Women Writing Opera:
Creativity and Controversy in the Age of the French Revolution


Women Writing Opera: Creativity and Controversy in the Age of the French Revolution. By Jacqueline Letzter and Robert Adelson. (Studies in the History of Society and Culture.) Berkeley: University of California Press, 2001. [xvii, 341 p. ISBN 0-520-22653-4. $48.]

The title of this book dangles before us the prospect of a hitherto unknown repertory of opera. The authors additionally suggest that these musical works were written by women under difficult circumstances despite sexual discrimination by a "male dominated" French society that ironically boasted about, among its other revolutionary goals, equality. Beginning with the origins of opera under the despotic reign of Louis XIV, in which we (curiously) read all too briefly of the splendid works of Elisabeth Claude Jacquet de la Guerre, and ending with a long exegesis of the opera-without-music failures of Isabelle de Charrière (Belle van Zuylen) during the revolutionary period, Letzter, professor of French, and Adelson, professor of clarinet, present a survey of women's musical theatrical efforts in France.
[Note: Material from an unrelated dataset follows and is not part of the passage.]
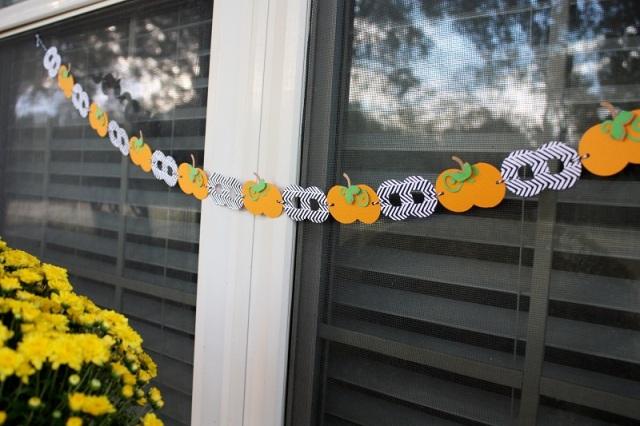 shellye-mcdaniel-pumpkin-chain-banner2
We are not told which of the authors is responsible for what, but, as over half of the volume is itself directly concerned with de Charrière, it would seem that Women Writing Opera is largely the work of Letzter, whose excellent Harvard doctoral thesis (1995) on de Charrière was substantially published as Intellectual Tacking: Questions of Education in the Works of Isabelle de Charrière (Amsterdam, Atlanta: Editions Rodopi, 1998). The fact that there is almost no musical commentary, and that a notice in the Harvard Graduate School's alumni quarterly Colloquy (Fall 2001:19) attributes Women Writing Opera to Letzter, with rather than and Robert Adelson, would seem to confirm his lesser role. Perhaps Adelson's contribution will become more evident in [End Page 811] the forthcoming Letzter and Adelson article for Revue d'histoire du théâtre, "Un drame d'ambitions déçues: les opéras d'Isabelle de Charrière," announced in Letzter's Intellectual Tacking (p. 13 n. 10). At any rate, note the characterization of de Charrière's operatic ambitions as déçues or "disappointed," using the past participle of décevoir, a word that carries with it the connotation of deception or even delusion. It is, therefore, no surprise that the usual understanding of the term opera has been expanded for the author's purposes to include all creative—rather than executive— endeavors involving music and words with the stage, even if music is missing (as indeed it is in the case of Isabelle de Charrière) from these endeavors.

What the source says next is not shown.